When your SS/pensions kick in, that income alone will cover $70k/year of spending. That means your personal investments need to cover you for ten years, and then provide a smaller income for the rest of your life.
Let's run some numbers, working backwards.
Year 10: your spending will be $76k ($100k -$24k mortgage). Your pension and SS will cover $71k of that, so you need to withdraw $4k/year from your own assets. By the 25x rule, you'll need $100k invested to cover that $4k/year.

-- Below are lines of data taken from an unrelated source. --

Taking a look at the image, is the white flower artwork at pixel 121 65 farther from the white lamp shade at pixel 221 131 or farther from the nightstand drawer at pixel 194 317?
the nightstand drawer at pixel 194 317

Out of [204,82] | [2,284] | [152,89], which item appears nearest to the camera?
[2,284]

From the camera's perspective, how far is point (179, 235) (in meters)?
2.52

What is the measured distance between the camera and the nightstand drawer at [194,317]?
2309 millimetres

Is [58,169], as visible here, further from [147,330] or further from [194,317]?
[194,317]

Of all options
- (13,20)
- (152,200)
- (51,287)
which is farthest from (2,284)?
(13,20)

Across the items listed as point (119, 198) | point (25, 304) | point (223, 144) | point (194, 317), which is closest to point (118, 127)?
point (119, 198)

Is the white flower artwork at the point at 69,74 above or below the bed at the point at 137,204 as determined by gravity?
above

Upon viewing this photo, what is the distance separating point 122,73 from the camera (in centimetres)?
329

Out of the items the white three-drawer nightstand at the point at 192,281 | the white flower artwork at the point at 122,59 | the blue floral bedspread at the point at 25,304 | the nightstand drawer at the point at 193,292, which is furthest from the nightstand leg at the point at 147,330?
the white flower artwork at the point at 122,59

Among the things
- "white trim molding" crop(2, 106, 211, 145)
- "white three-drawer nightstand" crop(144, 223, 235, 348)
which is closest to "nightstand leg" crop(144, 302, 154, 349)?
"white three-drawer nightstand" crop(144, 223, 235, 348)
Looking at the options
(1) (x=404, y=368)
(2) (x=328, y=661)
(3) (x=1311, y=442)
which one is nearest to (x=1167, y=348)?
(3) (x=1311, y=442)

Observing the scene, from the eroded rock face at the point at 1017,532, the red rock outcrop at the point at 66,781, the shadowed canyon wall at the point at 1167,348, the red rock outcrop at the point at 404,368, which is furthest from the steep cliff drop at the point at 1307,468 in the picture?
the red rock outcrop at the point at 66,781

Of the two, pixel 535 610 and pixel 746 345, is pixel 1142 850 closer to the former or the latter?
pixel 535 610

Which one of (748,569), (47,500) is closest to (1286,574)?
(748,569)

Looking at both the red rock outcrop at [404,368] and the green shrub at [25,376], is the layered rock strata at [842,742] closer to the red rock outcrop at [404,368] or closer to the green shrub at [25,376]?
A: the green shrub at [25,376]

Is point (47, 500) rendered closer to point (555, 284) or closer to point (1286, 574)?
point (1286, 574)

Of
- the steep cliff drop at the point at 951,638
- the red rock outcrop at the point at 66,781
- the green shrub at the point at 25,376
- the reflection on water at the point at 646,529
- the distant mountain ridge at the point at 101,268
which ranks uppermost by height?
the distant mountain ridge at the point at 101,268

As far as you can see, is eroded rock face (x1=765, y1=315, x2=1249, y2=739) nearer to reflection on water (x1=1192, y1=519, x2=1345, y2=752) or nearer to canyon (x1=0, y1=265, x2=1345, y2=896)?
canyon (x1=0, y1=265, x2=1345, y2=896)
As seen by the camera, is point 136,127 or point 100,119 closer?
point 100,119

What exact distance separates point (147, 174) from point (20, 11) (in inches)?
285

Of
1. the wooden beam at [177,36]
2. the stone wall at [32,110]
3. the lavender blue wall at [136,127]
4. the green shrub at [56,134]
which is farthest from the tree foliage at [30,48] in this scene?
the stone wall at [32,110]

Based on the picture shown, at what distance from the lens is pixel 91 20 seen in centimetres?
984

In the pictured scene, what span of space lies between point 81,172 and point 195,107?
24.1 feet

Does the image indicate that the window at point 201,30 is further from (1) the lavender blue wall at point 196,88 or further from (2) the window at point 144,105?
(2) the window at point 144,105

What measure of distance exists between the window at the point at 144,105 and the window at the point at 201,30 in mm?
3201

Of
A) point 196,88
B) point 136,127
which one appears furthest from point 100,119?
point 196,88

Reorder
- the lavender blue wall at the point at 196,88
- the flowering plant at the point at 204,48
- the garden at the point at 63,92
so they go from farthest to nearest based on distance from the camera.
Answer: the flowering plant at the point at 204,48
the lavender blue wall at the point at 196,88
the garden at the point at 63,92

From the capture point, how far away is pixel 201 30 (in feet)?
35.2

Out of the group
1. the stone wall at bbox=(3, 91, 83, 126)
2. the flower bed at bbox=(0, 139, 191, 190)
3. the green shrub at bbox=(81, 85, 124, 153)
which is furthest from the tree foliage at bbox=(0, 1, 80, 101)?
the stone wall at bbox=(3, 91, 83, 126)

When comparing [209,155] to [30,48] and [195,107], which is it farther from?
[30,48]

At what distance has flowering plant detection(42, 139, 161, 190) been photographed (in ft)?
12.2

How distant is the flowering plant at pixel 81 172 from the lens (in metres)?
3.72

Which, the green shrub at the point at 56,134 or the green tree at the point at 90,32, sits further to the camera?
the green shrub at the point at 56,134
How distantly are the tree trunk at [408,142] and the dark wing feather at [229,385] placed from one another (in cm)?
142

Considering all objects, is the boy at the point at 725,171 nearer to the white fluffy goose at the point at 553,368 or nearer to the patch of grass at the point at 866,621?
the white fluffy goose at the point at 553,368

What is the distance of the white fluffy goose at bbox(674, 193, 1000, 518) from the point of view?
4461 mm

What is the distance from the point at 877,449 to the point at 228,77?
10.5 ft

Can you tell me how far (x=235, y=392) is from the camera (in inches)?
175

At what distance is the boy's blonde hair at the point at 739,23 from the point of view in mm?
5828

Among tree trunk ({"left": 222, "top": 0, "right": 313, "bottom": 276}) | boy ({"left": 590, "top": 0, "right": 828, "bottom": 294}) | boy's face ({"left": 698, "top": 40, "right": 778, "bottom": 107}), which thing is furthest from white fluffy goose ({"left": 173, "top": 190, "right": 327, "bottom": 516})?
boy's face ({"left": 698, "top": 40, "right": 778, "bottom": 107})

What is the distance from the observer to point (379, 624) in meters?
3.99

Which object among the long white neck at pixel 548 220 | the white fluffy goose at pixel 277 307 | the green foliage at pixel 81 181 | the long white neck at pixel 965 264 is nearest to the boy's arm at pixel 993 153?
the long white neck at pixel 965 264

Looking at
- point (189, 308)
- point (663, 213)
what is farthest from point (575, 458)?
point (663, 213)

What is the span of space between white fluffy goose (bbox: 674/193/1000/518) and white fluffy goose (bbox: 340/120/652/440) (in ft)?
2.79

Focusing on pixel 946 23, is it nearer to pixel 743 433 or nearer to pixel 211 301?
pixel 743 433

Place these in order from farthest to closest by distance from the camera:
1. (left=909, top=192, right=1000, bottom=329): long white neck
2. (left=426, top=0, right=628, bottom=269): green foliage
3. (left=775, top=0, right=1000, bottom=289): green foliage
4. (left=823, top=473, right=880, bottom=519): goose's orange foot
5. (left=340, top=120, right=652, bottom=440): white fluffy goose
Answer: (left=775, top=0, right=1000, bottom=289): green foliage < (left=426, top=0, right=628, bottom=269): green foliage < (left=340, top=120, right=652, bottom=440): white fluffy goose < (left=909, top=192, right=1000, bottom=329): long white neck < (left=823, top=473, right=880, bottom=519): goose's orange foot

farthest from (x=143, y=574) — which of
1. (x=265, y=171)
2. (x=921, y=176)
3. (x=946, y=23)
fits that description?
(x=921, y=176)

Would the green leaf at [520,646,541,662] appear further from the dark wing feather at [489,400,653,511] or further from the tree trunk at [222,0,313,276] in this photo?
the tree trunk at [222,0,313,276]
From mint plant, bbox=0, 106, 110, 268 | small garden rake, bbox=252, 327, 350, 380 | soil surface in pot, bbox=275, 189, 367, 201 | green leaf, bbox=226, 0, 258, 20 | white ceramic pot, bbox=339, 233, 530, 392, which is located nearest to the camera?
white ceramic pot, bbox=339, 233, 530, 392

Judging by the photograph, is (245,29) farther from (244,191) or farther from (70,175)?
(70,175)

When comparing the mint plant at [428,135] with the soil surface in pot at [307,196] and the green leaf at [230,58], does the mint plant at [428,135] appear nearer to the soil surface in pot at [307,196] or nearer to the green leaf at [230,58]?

Years 8-9: spending is $100k, pensions and SS cover $31k of that, and you'll withdraw $69k/year
Years 4-7: spending is $100k, your wife's SS and pension cover $25k, you'll withdraw $75k/year
Years 1-3: spending is $100k, you'll withdraw that much each year
Totalling that up, you need ($100k + (2x$69k) + (4x$75k) + (3*$100k)) = $838k total invested. You have roughly double that, so you have enough in assets, even if you only assume keeping-up-with-inflation returns.
That said, your asset allocation needs prompt attention
1) As you already recognize, a huge percentage of your portfolio is in a single company that just laid you off. I'd strongly suggest you sell that stock and plow the proceeds into an index fund ASAP.
2) The above calculation on how much money you need assumes that the $100k that's still invested at age 67 is in index funds.
3) You're really heavy on bonds, way beyond conservative.
My conclusions?
1) Yes, you have more than enough to pull the plug today. And you have plenty of backup options.
2) Mandatory: shift that company stock into an index fund ASAP
3) Suggestion: shift a significant portion of your bond holdings into index funds. Maybe leave enough in bonds to cover your first 3 years of expenses?
4) Suggestion: stocks are better long-term, so don't sell them in the short term to cover your expenses. For the first several years, sell the bonds to cover your spending, so that your index funds can do what they do best: long-term growth.